The trick here is depth of data history. Real people have real histories, including those from third-party sources. Children and newly crafted synthetic identities will have shallow or non-existent data pools behind them. The more places you check, the clearer it will be that there’s little or nothing there.
- Identity authentication: Using authentication techniques helps ensure that the individual has some real-world connection to the identity. For example, ID document verification techniques require the individual to have government-issued documentation that matches the person, or mobile two-factor authentication (2FA) requires the person have access to the mobile number on the account.
- Fraud tools: There are a growing number of sophisticated fraud prevention tools that help spot questionable patterns and stop losses. Keep in mind that, while the techniques might make use of children’s identity, in the end their goal is to profit. Monitoring for unusual transactions, implementing additional security measures and deploying a security mindset will not only protect your business but also help protect vulnerable potential victims.
Why is fraud prevention important when it comes to children?
Identity fraud affects children far more than it does adults. Even for grown-ups, extracting yourself from the tangle of charges, fines and accusations that can occur alongside identity fraud is difficult. Knowing that, in many cases, child identity fraud goes undetected until the child applies for student loans (making students four times more likely to be the victim of identity fraud than the general adult population), one starts to realize how bad things can get.
Imagine how many different instances of fraud and how many different steep debts could be run up in a child’s name if their details were used fraudulently for a decade or more. Now, imagine how much time and effort it would take to put right and get that child back to the blank credit slate they deserve. In the meantime, it could affect borrowing for university, car loans, credit checks by landlords and more — many major life milestones.
Protect your organization and children
In today’s digital landscape, it’s never too early for cybercriminals to take advantage of a child’s personal data. This synthetic fraud can be run by organized criminals on a large scale, but it can also involve close family and friends changing just the age of the child to take advantage of another set of names already linked to that address.

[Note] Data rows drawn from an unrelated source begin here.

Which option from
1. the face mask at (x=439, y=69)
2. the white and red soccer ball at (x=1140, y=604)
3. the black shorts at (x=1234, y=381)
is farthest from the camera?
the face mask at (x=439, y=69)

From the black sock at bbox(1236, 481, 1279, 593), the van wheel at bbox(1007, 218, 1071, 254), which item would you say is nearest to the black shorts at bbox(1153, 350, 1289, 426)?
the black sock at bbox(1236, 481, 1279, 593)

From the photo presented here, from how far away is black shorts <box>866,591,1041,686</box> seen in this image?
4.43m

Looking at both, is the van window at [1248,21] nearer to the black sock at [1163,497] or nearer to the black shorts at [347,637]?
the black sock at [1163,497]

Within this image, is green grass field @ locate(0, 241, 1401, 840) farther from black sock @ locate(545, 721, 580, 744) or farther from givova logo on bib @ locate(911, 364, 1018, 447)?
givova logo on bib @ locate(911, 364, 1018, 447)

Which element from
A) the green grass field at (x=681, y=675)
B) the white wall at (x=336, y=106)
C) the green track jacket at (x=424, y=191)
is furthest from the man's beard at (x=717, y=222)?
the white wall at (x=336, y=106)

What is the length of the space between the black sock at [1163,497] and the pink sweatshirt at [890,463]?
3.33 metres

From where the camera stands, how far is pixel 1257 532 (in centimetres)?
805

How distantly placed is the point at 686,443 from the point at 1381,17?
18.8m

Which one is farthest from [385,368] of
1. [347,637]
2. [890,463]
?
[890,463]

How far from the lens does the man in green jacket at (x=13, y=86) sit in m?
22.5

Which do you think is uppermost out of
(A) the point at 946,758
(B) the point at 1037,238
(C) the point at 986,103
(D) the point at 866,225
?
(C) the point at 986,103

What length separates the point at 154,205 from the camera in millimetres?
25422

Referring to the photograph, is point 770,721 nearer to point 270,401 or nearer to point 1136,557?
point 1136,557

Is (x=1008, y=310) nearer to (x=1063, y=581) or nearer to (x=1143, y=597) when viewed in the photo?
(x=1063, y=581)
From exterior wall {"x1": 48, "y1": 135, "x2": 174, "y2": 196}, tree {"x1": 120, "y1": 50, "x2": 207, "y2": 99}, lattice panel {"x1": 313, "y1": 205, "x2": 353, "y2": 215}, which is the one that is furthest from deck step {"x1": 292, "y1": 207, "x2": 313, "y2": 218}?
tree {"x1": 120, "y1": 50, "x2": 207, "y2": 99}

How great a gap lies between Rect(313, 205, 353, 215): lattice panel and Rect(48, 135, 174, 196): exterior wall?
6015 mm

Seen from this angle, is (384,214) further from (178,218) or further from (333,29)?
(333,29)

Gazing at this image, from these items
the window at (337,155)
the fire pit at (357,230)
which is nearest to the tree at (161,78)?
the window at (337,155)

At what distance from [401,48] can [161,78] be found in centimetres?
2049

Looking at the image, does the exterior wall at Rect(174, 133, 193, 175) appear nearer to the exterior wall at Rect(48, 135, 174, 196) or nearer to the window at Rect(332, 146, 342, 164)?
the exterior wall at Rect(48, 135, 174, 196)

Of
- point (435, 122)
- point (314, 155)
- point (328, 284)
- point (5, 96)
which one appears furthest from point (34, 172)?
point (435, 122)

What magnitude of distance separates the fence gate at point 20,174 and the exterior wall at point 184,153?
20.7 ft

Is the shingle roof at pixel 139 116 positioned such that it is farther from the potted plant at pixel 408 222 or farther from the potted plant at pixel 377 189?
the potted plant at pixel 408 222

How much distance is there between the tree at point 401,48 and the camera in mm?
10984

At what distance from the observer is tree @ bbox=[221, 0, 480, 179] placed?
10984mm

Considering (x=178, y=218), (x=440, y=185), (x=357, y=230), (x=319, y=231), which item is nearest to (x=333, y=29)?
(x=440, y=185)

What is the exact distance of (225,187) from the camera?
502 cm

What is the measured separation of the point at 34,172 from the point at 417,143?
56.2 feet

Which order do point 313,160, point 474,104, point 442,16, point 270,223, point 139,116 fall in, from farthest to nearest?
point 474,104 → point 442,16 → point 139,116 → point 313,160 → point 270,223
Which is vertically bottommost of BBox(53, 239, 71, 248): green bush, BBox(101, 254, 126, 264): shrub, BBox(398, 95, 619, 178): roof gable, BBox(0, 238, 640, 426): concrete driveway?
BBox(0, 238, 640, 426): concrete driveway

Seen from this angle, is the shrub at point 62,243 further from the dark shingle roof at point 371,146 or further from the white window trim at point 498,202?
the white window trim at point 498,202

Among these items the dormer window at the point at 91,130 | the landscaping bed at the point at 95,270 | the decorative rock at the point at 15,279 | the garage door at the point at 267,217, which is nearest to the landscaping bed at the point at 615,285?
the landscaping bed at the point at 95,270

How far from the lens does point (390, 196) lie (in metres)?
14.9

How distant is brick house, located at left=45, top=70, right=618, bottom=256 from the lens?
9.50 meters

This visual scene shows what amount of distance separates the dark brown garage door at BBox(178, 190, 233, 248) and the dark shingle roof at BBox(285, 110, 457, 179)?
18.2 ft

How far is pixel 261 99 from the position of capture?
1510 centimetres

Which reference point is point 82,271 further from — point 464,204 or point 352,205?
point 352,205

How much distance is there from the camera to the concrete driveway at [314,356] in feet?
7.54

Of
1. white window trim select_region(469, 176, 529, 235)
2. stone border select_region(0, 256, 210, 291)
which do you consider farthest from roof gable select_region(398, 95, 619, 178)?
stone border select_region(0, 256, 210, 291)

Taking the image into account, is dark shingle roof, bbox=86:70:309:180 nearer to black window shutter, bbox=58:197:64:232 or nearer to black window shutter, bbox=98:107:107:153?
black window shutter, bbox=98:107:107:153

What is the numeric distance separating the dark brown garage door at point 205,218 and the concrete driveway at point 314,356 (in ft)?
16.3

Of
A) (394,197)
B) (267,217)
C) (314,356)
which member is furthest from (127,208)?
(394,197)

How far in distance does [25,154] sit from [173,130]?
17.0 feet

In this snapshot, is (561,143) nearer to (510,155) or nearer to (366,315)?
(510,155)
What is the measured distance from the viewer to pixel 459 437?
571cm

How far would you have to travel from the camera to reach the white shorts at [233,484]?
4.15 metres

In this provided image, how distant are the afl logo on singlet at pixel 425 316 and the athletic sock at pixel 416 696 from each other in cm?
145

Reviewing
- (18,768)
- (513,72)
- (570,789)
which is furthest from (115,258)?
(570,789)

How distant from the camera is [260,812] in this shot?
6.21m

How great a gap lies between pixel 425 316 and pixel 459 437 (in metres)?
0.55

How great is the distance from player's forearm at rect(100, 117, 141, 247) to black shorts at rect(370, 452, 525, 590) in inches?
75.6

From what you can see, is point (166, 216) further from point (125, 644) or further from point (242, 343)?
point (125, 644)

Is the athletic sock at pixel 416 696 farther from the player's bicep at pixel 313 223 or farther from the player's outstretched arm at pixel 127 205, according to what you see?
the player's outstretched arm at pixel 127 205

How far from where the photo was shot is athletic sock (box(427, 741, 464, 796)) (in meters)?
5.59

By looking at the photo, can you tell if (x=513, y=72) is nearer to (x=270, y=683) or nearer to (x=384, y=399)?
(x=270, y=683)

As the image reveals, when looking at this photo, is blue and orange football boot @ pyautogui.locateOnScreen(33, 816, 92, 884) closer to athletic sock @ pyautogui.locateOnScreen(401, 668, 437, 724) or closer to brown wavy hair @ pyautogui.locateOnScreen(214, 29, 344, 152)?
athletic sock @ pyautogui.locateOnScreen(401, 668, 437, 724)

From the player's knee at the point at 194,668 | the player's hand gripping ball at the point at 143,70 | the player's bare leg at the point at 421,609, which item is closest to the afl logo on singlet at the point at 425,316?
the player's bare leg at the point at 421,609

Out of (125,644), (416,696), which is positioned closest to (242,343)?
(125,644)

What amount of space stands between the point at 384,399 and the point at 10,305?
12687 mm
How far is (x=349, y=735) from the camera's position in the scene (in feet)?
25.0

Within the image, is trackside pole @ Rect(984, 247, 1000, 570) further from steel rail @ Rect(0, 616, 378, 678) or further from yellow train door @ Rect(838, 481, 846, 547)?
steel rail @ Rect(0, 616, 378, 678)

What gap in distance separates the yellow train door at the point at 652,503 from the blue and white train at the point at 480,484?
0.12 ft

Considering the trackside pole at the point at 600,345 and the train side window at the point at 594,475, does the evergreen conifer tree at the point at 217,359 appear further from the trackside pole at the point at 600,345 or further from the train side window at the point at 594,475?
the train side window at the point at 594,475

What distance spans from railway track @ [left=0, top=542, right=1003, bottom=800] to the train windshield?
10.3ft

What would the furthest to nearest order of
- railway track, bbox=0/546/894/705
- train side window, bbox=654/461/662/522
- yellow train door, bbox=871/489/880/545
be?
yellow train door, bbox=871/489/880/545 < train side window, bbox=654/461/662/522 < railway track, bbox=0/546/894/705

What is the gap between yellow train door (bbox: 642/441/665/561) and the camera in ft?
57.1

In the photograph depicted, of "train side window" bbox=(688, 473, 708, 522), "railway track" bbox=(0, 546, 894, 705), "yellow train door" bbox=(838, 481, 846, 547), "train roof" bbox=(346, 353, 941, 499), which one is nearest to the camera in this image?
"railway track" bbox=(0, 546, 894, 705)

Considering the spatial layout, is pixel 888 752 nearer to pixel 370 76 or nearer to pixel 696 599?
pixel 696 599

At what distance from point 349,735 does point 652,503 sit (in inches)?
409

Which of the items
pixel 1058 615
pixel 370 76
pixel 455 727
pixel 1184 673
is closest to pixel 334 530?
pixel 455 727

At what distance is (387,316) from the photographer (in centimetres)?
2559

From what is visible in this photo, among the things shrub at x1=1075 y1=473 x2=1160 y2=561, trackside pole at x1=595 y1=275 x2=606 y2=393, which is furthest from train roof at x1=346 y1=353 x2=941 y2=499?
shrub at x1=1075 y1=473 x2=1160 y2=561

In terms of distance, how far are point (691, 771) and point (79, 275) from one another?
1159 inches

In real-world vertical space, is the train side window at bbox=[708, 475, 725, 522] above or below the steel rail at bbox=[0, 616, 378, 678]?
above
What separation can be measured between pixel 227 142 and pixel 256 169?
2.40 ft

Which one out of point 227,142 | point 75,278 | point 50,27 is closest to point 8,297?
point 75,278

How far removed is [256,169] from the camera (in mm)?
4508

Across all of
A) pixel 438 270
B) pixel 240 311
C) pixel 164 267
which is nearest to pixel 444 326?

Either way, it’s vital to take a holistic approach to identity verification to prevent child identity fraud. As this type of fraud can go unnoticed for some time, the consequences can be dire for both the companies and children involved. Using strong identity verification and authentication measures, such as identifying unique data points and alternative authentication channels, are always good ideas when opening any account. Ensuring effective due diligence procedures are especially important when considering the victims can be children.